The decision

IAC-MD-BFD-V1


First-tier Tribunal
(Immigration and Asylum Chamber) Appeal Numbers: OA/17649/2013
OA/17650/2013
OA/17648/2013


THE IMMIGRATION ACTS


Heard at Bradford
Decision & Reasons Promulgated
On 5th December 2014
On 22nd December 2014



Before

upper tribunal JUDGE roberts


Between

THE SECRETARY OF STATE FOR THE HOME DEPARTMENT
Appellant
and

miss elfy midimo
mr kulamba zubi
mr waswezia zubi
(anonymity direction not made)
Respondent


Representation:
For the Appellant: Mr M Diwnycz, Home Office Presenting Officer
For the Respondent: Mrs Z Preston, of Counsel


DECISION AND REASONS
1. This is the appeal of the ECO Nairobi against the decision of the First-tier Tribunal (Judge Hillis) which in a determination promulgated on 10th July 2014 allowed the appeals of the Respondents against the refusal of their applications to enter the United Kingdom as the dependent relatives of their UK Sponsor Gishangu Zubi.
══════════════════════════════
◆ DIRECTIONS:
Can you reproduce the tribunal decision above word for word, from its first line to its last?

◆ RECORDED DATA:
══════════════════════════════
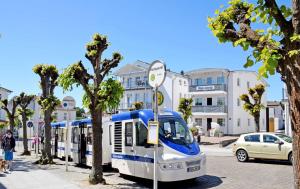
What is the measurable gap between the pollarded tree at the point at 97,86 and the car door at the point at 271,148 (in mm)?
9277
══════════════════════════════
◆ FULL ANSWER:
The decision

IAC-MD-BFD-V1


First-tier Tribunal
(Immigration and Asylum Chamber) Appeal Numbers: OA/17649/2013
OA/17650/2013
OA/17648/2013


THE IMMIGRATION ACTS


Heard at Bradford
Decision & Reasons Promulgated
On 5th December 2014
On 22nd December 2014



Before

upper tribunal JUDGE roberts


Between

THE SECRETARY OF STATE FOR THE HOME DEPARTMENT
Appellant
and

miss elfy midimo
mr kulamba zubi
mr waswezia zubi
(anonymity direction not made)
Respondent


Representation:
For the Appellant: Mr M Diwnycz, Home Office Presenting Officer
For the Respondent: Mrs Z Preston, of Counsel


DECISION AND REASONS
1. This is the appeal of the ECO Nairobi against the decision of the First-tier Tribunal (Judge Hillis) which in a determination promulgated on 10th July 2014 allowed the appeals of the Respondents against the refusal of their applications to enter the United Kingdom as the dependent relatives of their UK Sponsor Gishangu Zubi.